Назавтра минометные экипажи возились с атомной бомбой, а мы бездельничали на НП. Валялись на броне и смотрели, как двое связистов из батареи управления бегают в противогазах вокруг своей машины.
После обеда меня, как шибко грамотного, включили в комиссию по учету остатков и списанию негодного продовольствия. Тем более, я в этом году разворачивал полевую кухню, да так лихо, что бригада впервые за всю свою историю получила горячий завтрак уже на следующее утро. Жертв, как обычно, не было, только я наглотался солярки, заправляя плиту, а начальник штаба чуть не слопал пулю от АК, которая оказалась у него в каше.

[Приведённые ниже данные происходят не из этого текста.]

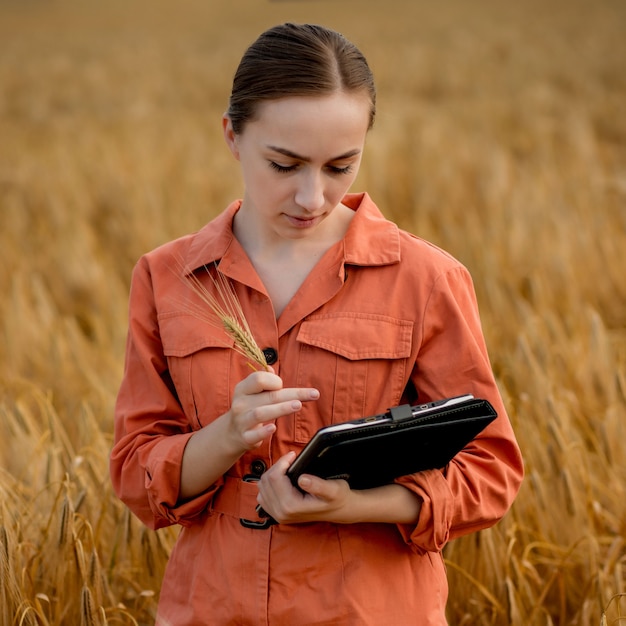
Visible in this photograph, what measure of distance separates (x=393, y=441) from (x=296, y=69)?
66cm

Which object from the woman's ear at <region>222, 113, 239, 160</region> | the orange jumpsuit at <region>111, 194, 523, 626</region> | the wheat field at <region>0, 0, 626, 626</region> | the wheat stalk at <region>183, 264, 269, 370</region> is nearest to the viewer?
the wheat stalk at <region>183, 264, 269, 370</region>

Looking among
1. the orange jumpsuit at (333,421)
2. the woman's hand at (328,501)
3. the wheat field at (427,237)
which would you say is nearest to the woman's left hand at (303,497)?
the woman's hand at (328,501)

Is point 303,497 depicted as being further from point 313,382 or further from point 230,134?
point 230,134

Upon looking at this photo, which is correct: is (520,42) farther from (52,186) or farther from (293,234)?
(293,234)

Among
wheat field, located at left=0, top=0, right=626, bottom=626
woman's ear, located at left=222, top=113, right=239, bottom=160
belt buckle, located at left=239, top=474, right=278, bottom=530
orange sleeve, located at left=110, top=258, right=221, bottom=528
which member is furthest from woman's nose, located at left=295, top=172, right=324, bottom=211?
wheat field, located at left=0, top=0, right=626, bottom=626

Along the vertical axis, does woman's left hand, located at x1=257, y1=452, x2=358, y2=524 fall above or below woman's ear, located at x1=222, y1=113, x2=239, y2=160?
below

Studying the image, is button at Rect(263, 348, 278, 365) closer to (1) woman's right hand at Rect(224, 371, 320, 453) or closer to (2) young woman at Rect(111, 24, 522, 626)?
(2) young woman at Rect(111, 24, 522, 626)

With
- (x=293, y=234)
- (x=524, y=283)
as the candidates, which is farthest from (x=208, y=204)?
(x=293, y=234)

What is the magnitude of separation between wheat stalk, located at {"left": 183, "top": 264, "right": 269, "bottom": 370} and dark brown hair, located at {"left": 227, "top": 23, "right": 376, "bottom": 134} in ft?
0.95

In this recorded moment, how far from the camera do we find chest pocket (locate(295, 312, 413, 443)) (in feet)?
4.99

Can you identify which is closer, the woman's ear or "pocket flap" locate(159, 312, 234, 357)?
"pocket flap" locate(159, 312, 234, 357)

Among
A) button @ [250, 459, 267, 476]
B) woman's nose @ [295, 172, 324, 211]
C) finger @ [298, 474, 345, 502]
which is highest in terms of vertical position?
woman's nose @ [295, 172, 324, 211]

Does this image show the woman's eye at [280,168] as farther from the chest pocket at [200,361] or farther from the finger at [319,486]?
the finger at [319,486]

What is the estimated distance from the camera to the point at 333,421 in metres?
1.54
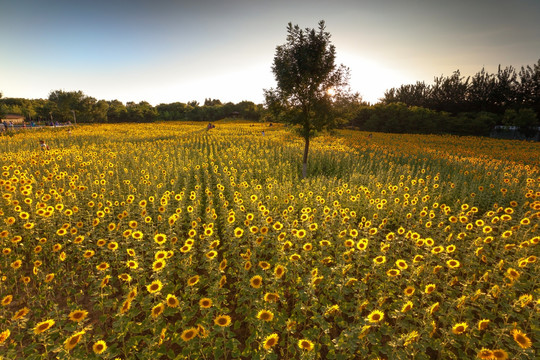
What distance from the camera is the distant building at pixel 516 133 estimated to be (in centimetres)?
3681

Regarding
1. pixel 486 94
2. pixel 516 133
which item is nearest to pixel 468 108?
pixel 486 94

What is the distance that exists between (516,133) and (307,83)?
47056 mm

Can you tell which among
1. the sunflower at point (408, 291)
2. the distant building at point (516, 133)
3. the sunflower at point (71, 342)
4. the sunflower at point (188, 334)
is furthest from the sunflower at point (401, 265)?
the distant building at point (516, 133)

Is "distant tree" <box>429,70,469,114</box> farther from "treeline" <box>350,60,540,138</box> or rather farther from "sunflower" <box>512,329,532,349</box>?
"sunflower" <box>512,329,532,349</box>

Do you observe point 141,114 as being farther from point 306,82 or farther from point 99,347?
point 99,347

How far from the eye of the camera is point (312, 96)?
1230 cm

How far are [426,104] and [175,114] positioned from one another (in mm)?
86091

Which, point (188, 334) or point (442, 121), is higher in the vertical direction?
point (442, 121)

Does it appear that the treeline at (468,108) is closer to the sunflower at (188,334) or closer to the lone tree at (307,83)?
the lone tree at (307,83)

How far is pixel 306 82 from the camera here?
12.1m

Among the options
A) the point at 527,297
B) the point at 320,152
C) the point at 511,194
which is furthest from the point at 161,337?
the point at 320,152

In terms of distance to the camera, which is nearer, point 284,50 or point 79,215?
point 79,215

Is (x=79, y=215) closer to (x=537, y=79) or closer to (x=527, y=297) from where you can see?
(x=527, y=297)

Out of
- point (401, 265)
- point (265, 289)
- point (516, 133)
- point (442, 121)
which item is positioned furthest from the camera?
point (442, 121)
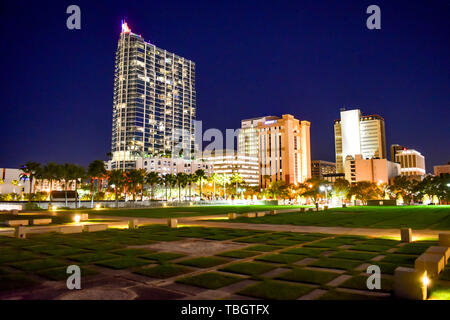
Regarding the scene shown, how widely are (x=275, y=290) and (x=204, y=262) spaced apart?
4720 mm

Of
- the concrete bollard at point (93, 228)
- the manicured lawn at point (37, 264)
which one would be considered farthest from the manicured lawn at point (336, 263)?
the concrete bollard at point (93, 228)

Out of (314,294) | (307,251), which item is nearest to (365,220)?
(307,251)

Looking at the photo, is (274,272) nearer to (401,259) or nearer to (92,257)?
(401,259)

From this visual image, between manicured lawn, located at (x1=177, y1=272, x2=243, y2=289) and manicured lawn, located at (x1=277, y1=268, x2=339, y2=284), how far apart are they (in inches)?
67.5

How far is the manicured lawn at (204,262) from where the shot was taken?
1300 cm

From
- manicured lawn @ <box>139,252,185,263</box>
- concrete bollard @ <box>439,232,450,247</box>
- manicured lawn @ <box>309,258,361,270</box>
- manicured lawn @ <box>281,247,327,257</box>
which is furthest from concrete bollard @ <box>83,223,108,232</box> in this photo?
concrete bollard @ <box>439,232,450,247</box>

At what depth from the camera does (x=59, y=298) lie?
887 centimetres

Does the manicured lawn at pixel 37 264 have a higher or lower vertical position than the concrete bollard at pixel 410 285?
lower

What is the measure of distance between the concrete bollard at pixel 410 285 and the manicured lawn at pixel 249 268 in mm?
4548

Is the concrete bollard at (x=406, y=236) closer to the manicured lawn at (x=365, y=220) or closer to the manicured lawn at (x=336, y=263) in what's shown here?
the manicured lawn at (x=336, y=263)

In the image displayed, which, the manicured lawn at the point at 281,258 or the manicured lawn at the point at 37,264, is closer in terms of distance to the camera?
the manicured lawn at the point at 37,264

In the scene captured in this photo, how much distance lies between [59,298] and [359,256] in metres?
12.0

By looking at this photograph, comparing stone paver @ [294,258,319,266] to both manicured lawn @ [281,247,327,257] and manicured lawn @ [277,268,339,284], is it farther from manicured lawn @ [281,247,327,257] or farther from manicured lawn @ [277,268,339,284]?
manicured lawn @ [277,268,339,284]
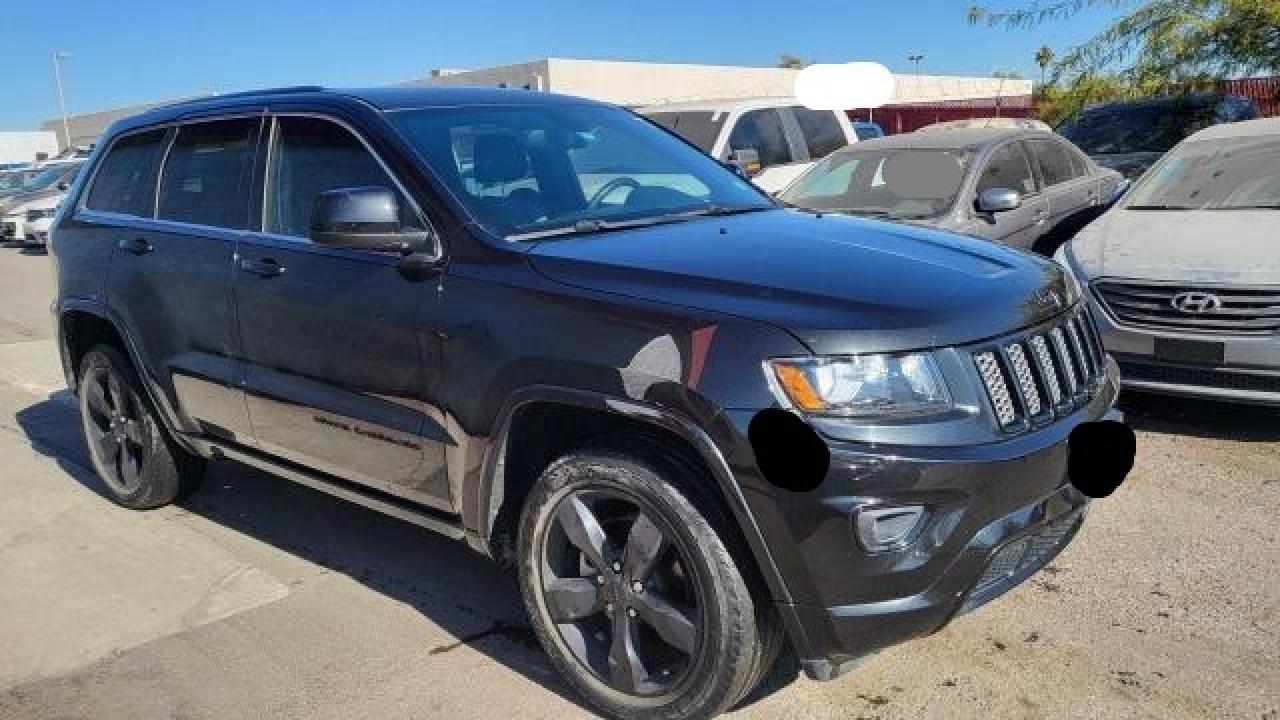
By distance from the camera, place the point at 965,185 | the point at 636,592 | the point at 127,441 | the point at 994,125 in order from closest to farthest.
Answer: the point at 636,592 → the point at 127,441 → the point at 965,185 → the point at 994,125

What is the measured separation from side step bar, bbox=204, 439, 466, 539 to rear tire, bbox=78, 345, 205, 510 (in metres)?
0.57

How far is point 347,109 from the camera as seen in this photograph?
151 inches

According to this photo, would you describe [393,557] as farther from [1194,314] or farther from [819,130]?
[819,130]

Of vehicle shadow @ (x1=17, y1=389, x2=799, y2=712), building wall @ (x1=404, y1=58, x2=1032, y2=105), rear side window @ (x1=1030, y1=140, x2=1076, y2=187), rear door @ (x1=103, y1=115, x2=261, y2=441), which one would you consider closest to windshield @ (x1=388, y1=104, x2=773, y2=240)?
rear door @ (x1=103, y1=115, x2=261, y2=441)

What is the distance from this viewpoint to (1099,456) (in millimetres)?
3000

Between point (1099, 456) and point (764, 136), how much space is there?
8539 millimetres

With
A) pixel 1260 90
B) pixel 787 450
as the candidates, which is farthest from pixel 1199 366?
pixel 1260 90

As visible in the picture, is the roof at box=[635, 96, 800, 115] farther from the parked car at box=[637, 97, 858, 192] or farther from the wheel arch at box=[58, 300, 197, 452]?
the wheel arch at box=[58, 300, 197, 452]

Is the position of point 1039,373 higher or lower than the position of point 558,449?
higher

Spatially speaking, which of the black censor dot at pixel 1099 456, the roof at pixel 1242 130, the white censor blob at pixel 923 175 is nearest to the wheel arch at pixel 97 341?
the black censor dot at pixel 1099 456

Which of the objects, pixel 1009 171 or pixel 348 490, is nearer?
pixel 348 490

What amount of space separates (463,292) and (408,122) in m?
0.84

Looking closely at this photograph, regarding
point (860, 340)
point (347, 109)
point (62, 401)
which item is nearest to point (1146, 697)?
point (860, 340)

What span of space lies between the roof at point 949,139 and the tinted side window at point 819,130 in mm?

Обнаружили три вздутых банки тушенки. «Просто выкинуть нельзя, – сказал майор Кудинов, возглавлявший комиссию, – вдруг какой-нибудь чурка найдет и сожрет. Пойди эти банки поруби». Мне дали топор, я пристроился у колоды возле кухни и две банки покромсал благополучно. Ну не было у меня опыта обращения с протухшей тушенкой!
Третья банка вздулась основательно. Я тюкнул по ней топором. Раздался громкий хлопок. Проходившие мимо солдаты бросились врассыпную. Отвратительно пахнущее розовое мясо образовало купол гарантированного поражения радиусом около трех метров. Максимальный разлет ошметков оценили потом метров в десять. А в эпицентре взрыва стоял ваш покорный слуга – с топором в вытянутой руке.
Сказать, что все надо мной смеялись, значит ничего не сказать. Будь я молодым бойцом, меня бы закопали тут же, дабы не вонял. Но признанная стаей «альфа» не теряет лица даже рухнув в дерьмо мордой. И нас ведь было очень мало, так что поработать иногда в охотку руками не считалось зазорным ни для черпака[2], ни для самого отпетого деда. Поэтому время от времени мы с Тхя бесстрашно падали в мазут, геройски проливали на себя краску и отважно гуляли по свежему цементному раствору. И вообще, трудно засмущать сержантов, которые ездят вокруг казармы на скейтборде, подтираются настоящей туалетной бумагой и умеют завязывать галстук.
Как от меня несло!!! Я почистился снегом, а приятели-повара из столовки вылили на мой комбинезон флакон одеколона «Цветочный», который как раз собирались выпить. К вони тухлого мяса прибавился одуряющий аромат дешевого парфюма. Когда я забрался в палатку, Тхя сказал – да-а, хорошо, у нас полог одинарный и дырявый! Тут явился с претензиями четвертый дивизион. Пилу мы, что ли, у них опять свистнули. Тхя скомандовал: Олег, займись. Олег только высунулся. Коллеги решили отложить разговор на потом и ушли очень быстро.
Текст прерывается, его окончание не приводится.